## SELECTED EXTRACT
-----

Be Careful With Domestic Accidents
WASHINGTON, — Many parents and caregivers may not be aware that one of the top hidden hazards in the homes where young children live or visit is unsecured and unstable TVs, furniture and appliances. Today, the U.S. Consumer Product Safety Commission (CPSC) is urging families to take a moment to inspect and secure these items to prevent any more tragedies.
Between 2000 and 2008, CPSC staff received reports of nearly 200 tipover related deaths involving children eight years old and younger. Nearly all of these fatalities (93%) involved children five years old and younger. More than 16,000 children five years old and younger were treated in emergency rooms because of injuries associated with TVs, furniture, and appliance tipovers according to CPSC staffs most recent estimates from 2006.
“Large TVs and unstable furniture can be a deadly combination. Taking simple, low-cost steps to secure furniture and TVs can save lives,” said CPSC Chairman Inez Tenenbaum. “Parents need to know about this hidden danger and take action now.”
Typically, injuries and deaths occur when children climb onto, fall against or pull themselves up on television stands, shelves, bookcases, dressers, desks, chests and appliances. In some cases, televisions placed on top of furniture will tip over and cause a child to suffer traumatic and sometimes fatal injuries.
To help prevent tip-over hazards, the CPSC offers the following safety tips:
• Furniture should be stable on its own. For added security, anchor chests, dressers, TV stands, bookcases and entertainment units to the floor or attach them to a wall.
• Place TVs on a sturdy, low-rise base. Avoid flimsy shelves.
• Push the TV as far back on its stand as possible.
• Place electrical cords out of a childs reach and teach kids not to play with them.
• Keep remote controls and other attractive items off the TV stand so kids wont be tempted to grab for them and risk knocking the TV over.
• Make sure free-standing ranges and stoves are installed with anti-tip brackets.
This year, the CPSC is intensifying its outreach efforts by partnering with numerous organizations, including clinics and second-hand stores, to disseminate a two minute PSA (transcript) including a powerful testimonial of a parent who lost her two-year-old in a TV tipover incident and a poster (pdf). In addition, consumers will be able to stream a 20 second version (transcript) of the PSA through October 23, 2010 by texting TVFALL to 878787.

-----

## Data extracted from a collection
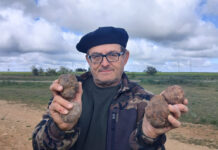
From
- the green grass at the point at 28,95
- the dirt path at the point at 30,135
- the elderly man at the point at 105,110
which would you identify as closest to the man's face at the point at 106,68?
the elderly man at the point at 105,110

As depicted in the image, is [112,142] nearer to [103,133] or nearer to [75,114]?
[103,133]

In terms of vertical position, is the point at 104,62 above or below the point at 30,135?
above

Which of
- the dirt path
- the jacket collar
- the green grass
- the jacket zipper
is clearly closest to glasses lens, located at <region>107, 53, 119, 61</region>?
the jacket collar

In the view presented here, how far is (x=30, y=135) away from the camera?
742 centimetres

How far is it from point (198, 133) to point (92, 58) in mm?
7594

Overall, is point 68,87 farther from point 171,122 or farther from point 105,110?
point 171,122

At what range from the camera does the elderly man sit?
2.08 m

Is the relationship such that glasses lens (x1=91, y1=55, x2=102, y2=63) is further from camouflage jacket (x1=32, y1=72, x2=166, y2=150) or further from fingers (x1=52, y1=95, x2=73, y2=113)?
fingers (x1=52, y1=95, x2=73, y2=113)

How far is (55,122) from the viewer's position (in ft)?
6.92

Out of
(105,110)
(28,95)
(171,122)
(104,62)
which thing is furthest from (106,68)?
(28,95)

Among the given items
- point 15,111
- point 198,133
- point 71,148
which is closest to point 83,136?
point 71,148

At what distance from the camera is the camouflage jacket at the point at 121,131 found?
2102mm

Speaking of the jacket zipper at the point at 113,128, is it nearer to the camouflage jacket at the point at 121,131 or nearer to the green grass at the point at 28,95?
the camouflage jacket at the point at 121,131

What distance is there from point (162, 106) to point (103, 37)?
1207mm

-----

## TASK BRIEF
Answer these questions from the notice on TV and furniture tipovers:
(a) According to the most recent estimates from 2006, how many children five years old and younger were treated in emergency rooms for tipover injuries?
(b) What should free-standing ranges and stoves be installed with?
(c) What word should be texted to 878787 to stream the 20-second version of the PSA?

## FINISHED TASK
(a) More than 16,000
(b) Anti-tip brackets
(c) TVFALL